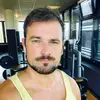 derk Richard - @derk.richard6 - TikTok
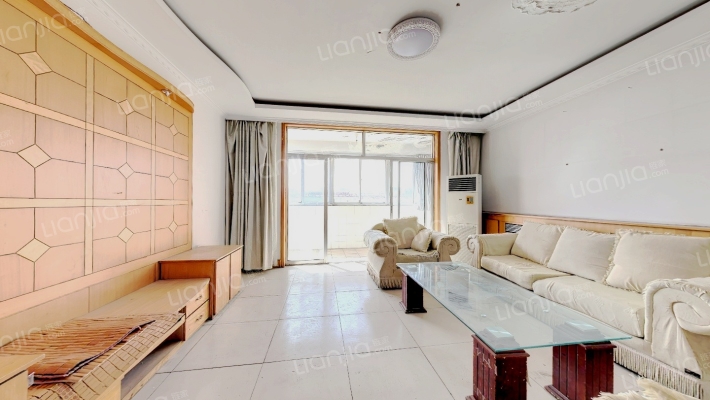 五金公司家属院二手房实景图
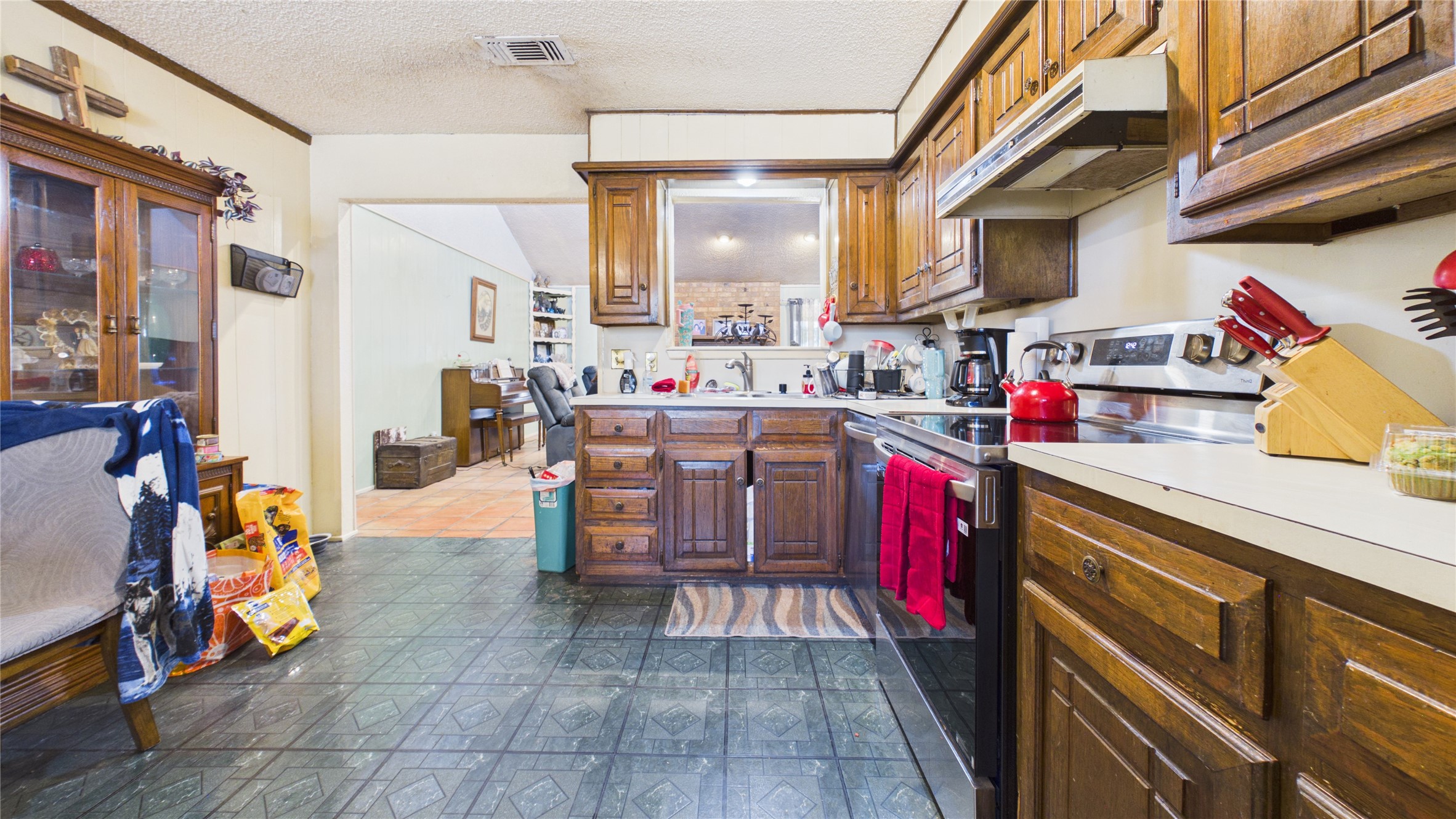 9308 Gary Avenue Lubbock TX 79423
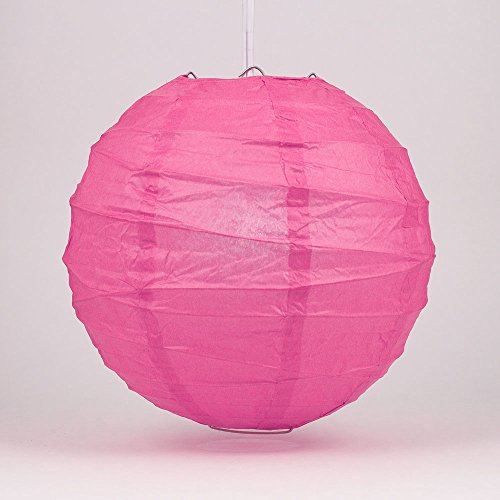 Hot Pink, Free-style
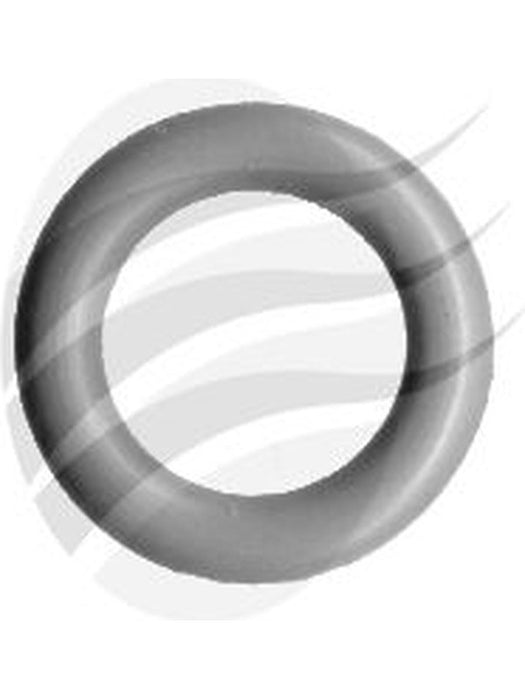 Jayair O Ring Commodore Txv Vt-Vy 9.19 Id X 2.62mm OR1321 Jayair - Micks Gone Bush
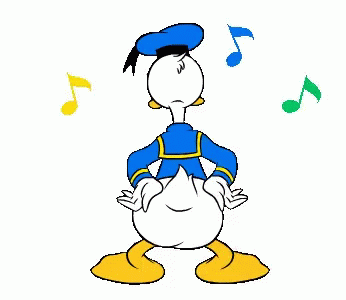 donald-duck-dance.gif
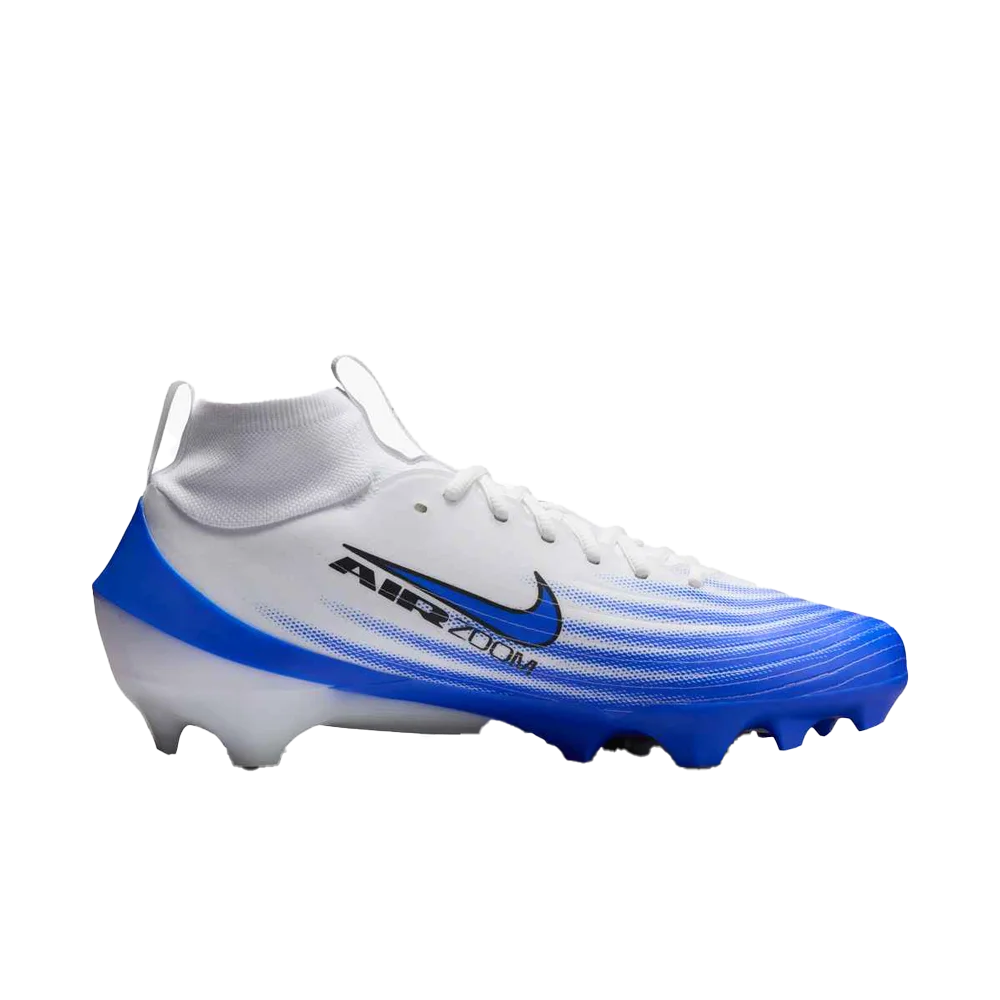 Nike Men's Vapor Pro 1 Football Cleats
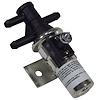 SOV Fuel Tank Switch Over Valve - image 1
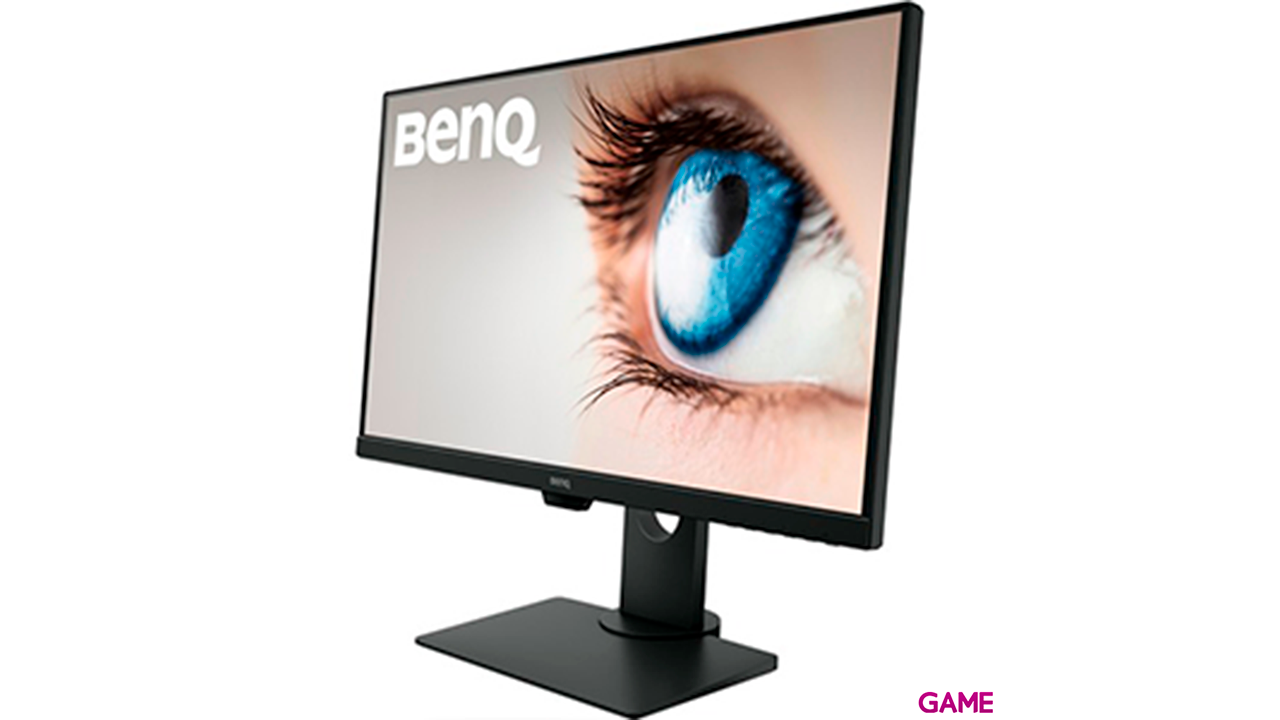 Benq BL2780T 27´´ - LED - Full HD - Monitor-0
____________
What you will do: Output the caption text of all nine entries above verbatim, one entry per line, leaving out the pictures.

Answer to this exercise:
 derk Richard - @derk.richard6 - TikTok
 五金公司家属院二手房实景图
 9308 Gary Avenue Lubbock TX 79423
 Hot Pink, Free-style
 Jayair O Ring Commodore Txv Vt-Vy 9.19 Id X 2.62mm OR1321 Jayair - Micks Gone Bush
 donald-duck-dance.gif
 Nike Men's Vapor Pro 1 Football Cleats
 SOV Fuel Tank Switch Over Valve - image 1
 Benq BL2780T 27´´ - LED - Full HD - Monitor-0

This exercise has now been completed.